Легко, словно не было никого жизнерадостнее ее на свете — такой она старалась выглядеть на людях, — Ивонна протянула ему руку, он проводил ее в сад. По пути она представляла своего собеседника как молодого соотечественника, путешествующего по Греции, и называла его имя — Райнхарт. Райнхарта совершенно обескуражило, что Ивонна запросто величала его художником, и разозлило, что она возомнила себя пророчицей. В саду почтенные гости уютно расположились за столиками, покуривая и посмеиваясь в самом приятном расположении духа, в то время как молодые пары медленно, словно блуждая во сне, танцевали среди остролистых агав. Над цветными фонариками, украшавшими каждый столик, вились комары и кружили ночные бабочки. Слуга разносил мороженое, сигареты, вино и пиво. В промежутках между лихими шлягерами, которые наигрывал оркестр, с дальних полей доносился надтреснутый сухой звон цикад, порой — собачий лай, крик осла у цистерны с водой или — этот звук ухо Райнхарта выделяло особо — низкий гудок входящего в гавань судна. Если отрешиться от болтовни и смеха, да и от ночного безмолвия, скрытого за этими болтовней и смехом, то была удивительная безбрежная и наполненная звуками ночь…
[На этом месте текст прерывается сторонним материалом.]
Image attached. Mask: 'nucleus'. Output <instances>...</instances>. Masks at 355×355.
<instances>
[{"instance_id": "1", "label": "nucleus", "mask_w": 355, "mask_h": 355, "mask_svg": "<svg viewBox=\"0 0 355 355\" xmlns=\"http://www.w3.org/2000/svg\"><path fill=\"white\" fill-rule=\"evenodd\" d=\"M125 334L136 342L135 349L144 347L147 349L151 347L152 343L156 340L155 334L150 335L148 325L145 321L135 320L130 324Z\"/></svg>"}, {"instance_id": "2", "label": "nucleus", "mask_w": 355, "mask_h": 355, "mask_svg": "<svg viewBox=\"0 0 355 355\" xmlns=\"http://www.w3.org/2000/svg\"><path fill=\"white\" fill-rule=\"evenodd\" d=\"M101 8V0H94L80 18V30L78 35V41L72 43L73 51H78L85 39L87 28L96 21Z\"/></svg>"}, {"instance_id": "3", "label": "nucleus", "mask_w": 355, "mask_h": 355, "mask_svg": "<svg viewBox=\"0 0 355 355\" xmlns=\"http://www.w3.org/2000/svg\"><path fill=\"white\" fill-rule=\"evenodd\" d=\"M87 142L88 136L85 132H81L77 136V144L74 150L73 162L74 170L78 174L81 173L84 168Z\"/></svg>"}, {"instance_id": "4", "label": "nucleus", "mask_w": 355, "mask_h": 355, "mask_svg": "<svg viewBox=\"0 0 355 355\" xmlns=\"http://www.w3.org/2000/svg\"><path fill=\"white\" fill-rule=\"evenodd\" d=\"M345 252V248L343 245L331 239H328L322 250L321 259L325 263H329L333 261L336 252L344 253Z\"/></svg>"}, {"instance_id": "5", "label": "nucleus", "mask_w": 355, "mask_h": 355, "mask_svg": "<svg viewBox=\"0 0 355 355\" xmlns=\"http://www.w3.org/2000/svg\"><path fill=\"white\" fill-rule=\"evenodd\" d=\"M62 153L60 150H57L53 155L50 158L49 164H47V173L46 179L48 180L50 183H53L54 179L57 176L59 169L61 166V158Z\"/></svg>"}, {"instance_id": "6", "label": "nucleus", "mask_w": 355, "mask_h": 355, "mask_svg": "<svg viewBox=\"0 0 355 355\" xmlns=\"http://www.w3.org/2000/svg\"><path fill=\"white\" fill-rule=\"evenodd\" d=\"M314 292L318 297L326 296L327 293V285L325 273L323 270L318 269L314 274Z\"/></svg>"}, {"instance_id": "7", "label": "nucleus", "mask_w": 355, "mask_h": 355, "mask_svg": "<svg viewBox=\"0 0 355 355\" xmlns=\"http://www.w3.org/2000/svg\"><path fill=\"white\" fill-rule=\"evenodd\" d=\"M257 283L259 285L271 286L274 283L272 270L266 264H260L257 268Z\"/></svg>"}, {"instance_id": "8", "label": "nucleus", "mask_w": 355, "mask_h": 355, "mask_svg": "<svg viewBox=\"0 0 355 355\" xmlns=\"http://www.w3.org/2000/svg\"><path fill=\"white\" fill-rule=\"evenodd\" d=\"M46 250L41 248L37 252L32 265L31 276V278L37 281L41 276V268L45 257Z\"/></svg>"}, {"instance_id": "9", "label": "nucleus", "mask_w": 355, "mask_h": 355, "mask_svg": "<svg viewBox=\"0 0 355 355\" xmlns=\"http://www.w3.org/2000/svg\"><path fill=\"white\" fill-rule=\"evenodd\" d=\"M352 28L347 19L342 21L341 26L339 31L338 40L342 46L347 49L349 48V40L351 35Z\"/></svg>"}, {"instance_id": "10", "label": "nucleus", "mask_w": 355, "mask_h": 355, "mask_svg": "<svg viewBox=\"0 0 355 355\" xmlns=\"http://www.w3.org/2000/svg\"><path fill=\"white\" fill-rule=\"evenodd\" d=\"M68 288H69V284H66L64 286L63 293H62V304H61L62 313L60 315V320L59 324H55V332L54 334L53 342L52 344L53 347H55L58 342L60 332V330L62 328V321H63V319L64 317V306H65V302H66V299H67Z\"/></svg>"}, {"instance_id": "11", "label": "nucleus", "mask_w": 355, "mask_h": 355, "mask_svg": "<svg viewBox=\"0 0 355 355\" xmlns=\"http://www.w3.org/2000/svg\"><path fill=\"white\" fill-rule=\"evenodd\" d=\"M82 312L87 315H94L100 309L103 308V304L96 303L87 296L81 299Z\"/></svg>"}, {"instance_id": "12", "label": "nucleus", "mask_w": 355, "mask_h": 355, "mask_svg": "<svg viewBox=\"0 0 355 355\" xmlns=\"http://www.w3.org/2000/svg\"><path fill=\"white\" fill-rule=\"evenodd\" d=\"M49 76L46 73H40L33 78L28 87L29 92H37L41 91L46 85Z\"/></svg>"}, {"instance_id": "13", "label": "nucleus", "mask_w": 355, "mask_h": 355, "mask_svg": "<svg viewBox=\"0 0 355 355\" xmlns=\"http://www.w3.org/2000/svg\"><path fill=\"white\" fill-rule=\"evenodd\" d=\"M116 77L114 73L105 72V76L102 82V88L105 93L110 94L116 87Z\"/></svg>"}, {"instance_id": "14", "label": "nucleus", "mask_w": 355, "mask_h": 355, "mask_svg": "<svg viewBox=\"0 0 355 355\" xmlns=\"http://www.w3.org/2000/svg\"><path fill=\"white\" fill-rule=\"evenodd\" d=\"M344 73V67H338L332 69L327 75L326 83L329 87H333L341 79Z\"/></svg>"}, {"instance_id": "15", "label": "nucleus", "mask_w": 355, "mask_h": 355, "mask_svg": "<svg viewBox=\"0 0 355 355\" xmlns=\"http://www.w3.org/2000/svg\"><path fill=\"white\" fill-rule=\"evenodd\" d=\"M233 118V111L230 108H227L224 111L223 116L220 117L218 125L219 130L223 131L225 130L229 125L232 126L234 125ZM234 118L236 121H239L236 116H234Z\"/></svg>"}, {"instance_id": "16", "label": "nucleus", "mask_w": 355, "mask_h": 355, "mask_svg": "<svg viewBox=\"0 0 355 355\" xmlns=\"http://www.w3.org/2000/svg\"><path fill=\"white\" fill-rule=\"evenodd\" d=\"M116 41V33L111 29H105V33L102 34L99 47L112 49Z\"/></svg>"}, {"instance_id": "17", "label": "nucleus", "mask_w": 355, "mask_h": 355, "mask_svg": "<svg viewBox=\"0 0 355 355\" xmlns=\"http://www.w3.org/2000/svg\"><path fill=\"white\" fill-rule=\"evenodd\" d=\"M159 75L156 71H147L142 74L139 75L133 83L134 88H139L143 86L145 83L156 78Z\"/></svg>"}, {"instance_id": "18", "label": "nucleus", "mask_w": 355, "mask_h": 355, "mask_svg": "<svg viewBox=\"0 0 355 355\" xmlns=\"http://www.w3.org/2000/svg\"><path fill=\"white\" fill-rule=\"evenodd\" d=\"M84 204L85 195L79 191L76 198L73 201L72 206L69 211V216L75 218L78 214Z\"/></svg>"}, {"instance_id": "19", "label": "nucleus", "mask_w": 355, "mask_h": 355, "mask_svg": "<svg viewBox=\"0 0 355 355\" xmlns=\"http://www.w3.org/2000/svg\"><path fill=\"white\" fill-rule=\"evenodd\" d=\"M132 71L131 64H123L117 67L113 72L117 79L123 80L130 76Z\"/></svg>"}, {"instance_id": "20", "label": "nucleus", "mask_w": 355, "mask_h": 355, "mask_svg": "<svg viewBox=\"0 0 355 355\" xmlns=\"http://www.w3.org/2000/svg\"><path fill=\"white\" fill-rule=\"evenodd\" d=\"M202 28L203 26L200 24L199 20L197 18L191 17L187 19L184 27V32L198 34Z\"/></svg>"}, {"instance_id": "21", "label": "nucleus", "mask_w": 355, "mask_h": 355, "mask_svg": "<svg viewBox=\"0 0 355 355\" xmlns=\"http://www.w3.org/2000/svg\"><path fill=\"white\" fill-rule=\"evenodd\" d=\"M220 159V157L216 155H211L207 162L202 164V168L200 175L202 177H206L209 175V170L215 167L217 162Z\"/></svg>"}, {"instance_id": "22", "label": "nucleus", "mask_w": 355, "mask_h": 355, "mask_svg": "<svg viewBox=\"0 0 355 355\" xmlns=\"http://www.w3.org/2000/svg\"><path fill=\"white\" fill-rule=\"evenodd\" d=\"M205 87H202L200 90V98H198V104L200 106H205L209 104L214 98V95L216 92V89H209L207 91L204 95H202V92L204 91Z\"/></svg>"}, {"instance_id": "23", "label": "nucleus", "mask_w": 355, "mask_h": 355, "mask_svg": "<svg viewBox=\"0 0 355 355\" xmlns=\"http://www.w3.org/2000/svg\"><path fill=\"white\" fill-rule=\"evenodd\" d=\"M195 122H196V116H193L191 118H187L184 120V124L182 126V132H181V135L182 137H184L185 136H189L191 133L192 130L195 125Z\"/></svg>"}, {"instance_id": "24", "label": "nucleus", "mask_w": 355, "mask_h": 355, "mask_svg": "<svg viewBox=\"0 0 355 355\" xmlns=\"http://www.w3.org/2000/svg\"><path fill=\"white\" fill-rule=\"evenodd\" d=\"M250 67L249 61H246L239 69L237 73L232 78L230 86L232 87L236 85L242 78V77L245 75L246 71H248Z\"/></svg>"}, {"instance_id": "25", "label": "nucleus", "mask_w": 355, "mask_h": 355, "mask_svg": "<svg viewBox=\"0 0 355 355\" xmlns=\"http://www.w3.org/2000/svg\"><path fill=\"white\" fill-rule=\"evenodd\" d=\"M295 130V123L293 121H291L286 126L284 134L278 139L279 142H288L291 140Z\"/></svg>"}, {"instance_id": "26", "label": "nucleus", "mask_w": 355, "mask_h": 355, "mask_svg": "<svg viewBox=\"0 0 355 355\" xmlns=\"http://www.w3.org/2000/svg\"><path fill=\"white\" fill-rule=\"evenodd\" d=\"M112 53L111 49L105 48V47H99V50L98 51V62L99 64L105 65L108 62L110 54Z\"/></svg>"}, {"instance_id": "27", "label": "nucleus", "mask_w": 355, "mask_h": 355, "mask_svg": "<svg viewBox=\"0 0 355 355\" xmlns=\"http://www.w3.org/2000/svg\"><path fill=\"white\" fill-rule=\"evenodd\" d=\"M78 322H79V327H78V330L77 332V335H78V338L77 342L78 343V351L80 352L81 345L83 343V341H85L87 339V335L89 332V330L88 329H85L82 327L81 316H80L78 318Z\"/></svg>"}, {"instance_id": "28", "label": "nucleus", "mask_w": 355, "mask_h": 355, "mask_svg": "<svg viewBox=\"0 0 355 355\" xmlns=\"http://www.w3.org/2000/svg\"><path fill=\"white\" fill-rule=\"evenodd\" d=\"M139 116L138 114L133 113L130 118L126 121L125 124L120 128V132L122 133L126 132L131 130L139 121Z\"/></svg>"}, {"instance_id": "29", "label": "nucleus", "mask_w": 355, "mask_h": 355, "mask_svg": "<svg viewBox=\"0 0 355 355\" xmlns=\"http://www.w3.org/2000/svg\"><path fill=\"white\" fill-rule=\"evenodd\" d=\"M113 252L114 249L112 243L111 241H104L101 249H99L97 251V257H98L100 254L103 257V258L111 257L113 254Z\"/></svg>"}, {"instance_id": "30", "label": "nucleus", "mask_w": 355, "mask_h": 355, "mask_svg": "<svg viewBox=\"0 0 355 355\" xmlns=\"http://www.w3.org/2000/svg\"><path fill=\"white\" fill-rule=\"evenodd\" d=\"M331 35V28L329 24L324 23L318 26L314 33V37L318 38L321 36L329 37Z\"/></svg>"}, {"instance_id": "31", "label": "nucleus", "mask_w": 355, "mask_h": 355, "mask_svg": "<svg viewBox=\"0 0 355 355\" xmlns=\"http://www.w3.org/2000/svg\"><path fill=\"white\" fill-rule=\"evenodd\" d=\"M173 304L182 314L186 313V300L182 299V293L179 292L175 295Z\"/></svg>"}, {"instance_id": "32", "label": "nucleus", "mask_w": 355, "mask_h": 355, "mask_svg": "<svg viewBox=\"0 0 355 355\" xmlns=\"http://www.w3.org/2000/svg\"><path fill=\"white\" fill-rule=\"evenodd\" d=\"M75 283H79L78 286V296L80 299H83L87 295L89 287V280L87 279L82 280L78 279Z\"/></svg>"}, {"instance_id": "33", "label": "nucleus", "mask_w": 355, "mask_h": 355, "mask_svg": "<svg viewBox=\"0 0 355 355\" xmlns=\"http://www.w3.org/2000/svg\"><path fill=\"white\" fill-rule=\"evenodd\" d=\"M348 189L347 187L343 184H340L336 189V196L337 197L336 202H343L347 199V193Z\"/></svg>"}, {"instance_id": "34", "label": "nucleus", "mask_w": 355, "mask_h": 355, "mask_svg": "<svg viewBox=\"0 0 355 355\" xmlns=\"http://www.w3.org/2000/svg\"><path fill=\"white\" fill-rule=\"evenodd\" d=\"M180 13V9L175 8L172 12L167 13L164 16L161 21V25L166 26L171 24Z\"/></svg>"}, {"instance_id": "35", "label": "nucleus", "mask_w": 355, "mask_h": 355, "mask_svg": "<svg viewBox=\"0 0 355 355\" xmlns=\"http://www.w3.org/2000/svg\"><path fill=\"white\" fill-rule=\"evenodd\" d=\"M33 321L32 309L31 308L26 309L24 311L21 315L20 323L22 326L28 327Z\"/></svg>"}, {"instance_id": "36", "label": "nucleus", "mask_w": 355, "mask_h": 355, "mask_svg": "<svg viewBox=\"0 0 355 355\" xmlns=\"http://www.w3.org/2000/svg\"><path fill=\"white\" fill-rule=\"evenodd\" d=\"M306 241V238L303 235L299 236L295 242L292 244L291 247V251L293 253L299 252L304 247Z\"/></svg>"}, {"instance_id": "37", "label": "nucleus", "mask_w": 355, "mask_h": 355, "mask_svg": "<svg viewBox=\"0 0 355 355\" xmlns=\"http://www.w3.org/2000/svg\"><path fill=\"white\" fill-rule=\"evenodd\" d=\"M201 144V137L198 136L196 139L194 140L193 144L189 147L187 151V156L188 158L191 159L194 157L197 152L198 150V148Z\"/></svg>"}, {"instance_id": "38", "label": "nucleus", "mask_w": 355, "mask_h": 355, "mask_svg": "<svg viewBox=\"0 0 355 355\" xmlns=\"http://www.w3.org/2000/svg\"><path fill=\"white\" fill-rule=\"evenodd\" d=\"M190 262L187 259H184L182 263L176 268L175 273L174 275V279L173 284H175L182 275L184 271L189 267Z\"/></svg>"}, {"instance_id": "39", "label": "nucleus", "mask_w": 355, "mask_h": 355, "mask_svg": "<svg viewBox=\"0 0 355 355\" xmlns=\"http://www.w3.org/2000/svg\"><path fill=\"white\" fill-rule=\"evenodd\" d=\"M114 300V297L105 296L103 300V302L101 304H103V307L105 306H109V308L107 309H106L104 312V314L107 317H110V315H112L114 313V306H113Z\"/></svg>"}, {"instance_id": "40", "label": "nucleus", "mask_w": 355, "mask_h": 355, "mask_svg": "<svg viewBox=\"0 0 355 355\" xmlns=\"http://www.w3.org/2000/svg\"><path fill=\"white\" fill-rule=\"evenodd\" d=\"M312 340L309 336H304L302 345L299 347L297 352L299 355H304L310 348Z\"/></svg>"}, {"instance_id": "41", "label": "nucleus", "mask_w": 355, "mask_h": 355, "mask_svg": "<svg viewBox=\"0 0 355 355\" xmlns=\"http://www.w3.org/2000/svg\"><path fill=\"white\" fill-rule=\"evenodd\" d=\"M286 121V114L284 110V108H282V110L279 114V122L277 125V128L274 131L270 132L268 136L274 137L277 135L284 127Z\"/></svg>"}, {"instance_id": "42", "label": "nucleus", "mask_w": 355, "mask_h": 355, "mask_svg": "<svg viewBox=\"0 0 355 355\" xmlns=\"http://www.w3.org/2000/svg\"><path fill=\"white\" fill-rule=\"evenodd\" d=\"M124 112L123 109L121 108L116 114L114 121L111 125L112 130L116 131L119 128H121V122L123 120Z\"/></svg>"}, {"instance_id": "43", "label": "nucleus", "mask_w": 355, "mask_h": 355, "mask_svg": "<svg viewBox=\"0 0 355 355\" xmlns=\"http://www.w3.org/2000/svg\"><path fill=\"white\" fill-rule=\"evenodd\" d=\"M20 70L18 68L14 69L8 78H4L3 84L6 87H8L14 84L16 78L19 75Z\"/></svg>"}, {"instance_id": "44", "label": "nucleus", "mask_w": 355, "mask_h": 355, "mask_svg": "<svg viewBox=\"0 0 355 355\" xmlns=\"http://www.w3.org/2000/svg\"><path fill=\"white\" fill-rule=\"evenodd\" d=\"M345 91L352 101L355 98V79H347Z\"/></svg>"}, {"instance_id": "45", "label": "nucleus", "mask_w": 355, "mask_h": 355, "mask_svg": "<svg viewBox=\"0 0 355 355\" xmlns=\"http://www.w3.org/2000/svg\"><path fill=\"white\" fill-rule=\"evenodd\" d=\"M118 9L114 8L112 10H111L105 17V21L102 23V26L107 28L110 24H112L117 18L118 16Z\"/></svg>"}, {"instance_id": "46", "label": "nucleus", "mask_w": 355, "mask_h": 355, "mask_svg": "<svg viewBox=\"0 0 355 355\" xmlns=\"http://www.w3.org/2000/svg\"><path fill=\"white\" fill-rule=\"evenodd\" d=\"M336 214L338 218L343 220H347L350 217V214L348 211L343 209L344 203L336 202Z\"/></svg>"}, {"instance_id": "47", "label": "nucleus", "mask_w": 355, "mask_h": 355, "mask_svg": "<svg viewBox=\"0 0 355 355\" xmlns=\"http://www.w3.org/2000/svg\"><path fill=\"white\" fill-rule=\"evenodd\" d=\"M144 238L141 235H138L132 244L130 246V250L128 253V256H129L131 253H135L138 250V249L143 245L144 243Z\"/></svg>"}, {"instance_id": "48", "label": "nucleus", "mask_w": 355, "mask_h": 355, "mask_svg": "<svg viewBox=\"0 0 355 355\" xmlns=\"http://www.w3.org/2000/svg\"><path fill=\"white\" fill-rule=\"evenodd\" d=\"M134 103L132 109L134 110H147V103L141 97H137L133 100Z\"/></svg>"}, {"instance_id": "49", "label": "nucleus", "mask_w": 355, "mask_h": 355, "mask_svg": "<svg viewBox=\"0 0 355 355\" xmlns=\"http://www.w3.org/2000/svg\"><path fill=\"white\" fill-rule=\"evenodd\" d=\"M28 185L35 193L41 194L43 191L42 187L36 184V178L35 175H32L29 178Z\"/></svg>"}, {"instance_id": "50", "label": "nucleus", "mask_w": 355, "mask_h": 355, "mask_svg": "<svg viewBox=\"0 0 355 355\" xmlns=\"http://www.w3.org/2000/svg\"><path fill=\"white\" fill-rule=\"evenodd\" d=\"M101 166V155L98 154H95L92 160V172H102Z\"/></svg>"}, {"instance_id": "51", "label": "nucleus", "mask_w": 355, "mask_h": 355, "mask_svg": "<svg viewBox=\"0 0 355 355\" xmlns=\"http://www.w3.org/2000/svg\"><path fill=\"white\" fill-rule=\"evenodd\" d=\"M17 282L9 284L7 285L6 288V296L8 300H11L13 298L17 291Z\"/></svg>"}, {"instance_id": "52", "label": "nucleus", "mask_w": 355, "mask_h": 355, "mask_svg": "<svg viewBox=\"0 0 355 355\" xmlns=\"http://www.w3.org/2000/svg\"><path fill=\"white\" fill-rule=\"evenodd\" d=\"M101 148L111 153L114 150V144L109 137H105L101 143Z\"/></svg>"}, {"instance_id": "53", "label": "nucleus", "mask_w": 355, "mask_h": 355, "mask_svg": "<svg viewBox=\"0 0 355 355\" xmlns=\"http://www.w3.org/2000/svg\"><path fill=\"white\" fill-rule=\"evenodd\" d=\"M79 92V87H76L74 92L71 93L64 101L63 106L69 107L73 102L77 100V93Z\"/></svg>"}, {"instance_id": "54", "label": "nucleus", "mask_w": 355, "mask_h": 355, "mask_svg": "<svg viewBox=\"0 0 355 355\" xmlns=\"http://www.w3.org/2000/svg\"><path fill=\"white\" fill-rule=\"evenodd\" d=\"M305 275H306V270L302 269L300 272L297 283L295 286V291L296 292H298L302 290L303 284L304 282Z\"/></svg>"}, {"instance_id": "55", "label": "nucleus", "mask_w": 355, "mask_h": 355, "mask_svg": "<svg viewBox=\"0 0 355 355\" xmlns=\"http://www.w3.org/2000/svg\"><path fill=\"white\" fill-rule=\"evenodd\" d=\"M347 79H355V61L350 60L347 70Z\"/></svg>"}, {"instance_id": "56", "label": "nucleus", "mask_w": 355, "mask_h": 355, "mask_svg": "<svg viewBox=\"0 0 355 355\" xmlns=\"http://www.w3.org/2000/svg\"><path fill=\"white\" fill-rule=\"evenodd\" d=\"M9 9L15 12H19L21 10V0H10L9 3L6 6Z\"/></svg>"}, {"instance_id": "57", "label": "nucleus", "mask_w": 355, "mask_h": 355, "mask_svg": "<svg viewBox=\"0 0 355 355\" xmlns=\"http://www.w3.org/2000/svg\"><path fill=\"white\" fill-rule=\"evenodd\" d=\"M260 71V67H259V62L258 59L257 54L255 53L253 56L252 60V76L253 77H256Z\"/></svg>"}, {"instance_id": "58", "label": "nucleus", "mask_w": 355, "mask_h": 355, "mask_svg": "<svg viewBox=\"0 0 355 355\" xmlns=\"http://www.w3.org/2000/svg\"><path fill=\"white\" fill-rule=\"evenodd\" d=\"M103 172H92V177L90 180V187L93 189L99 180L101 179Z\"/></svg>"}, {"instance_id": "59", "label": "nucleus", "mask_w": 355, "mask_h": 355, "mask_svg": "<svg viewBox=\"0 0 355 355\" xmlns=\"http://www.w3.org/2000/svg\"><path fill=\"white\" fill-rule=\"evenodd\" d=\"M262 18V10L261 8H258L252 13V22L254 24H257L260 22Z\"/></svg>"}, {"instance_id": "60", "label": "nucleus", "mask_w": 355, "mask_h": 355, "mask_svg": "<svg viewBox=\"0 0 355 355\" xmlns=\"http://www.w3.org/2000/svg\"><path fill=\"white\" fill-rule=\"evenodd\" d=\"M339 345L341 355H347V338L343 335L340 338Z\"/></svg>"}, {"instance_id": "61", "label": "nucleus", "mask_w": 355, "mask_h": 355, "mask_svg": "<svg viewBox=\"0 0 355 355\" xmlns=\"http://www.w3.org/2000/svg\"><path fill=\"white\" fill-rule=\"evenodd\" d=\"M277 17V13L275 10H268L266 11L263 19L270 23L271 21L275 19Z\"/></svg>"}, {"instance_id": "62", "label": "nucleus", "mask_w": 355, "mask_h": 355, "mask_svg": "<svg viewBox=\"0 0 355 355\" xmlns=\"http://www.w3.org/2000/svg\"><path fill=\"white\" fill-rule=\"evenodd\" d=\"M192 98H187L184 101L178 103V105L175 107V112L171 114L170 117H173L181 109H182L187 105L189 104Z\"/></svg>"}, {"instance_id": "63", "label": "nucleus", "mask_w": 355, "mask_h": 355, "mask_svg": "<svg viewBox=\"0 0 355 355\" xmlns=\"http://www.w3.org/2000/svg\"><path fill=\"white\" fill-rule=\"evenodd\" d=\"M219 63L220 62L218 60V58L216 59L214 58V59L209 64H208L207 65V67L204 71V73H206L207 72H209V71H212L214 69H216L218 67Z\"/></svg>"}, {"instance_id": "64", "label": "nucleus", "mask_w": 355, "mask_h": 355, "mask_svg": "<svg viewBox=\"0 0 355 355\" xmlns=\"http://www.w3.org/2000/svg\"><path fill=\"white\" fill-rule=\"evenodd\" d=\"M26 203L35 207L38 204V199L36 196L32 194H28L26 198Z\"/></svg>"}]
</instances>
На следующий день Райнхарт продолжил свой путь.
Хинкельмана, ее мужа, в тот вечер не было: молодой ученый, он работал на раскопках, на островах, где часто оставался на всю неделю. О его научном даровании уже поговаривали в то время, когда состоялось их знакомство с Ивонной. Повсюду его встречали с необычайным уважением, хотя люди, в большинстве своем не слишком образованные торговцы, жившие отнюдь не в древние времена, а в современной греческой столице и мало разбиравшиеся в том, насколько важное, можно сказать — решающее, значение в архитектуре пятого и четвертого веков до нашей эры имели классические пропорции ступеней, черпали свое почтение к Хинкельману из вторых, третьих, а то и седьмых рук. Тем не менее они были готовы принять на веру это самое «решающее значение», а молодой Хинкельман, где бы он ни появлялся, оказывался главной персоной, не прилагая к тому ни малейших усилий. Правда, он этому никак и не препятствовал, он даже привык к такому положению, да и вообще был человеком, которому уже в школе все легко давалось, который преуспевал во всех начинаниях, и, хотя он не подавал признаков зазнайства — этого не позволило бы ему воспитание, — была у него, словно результат всего опыта предшествующей жизни, некая наивная самоуверенность, непоколебимая убежденность, что ему, Хинкельману, всегда и во всем будет сопутствовать удача.
В то время ему было тридцать четыре года.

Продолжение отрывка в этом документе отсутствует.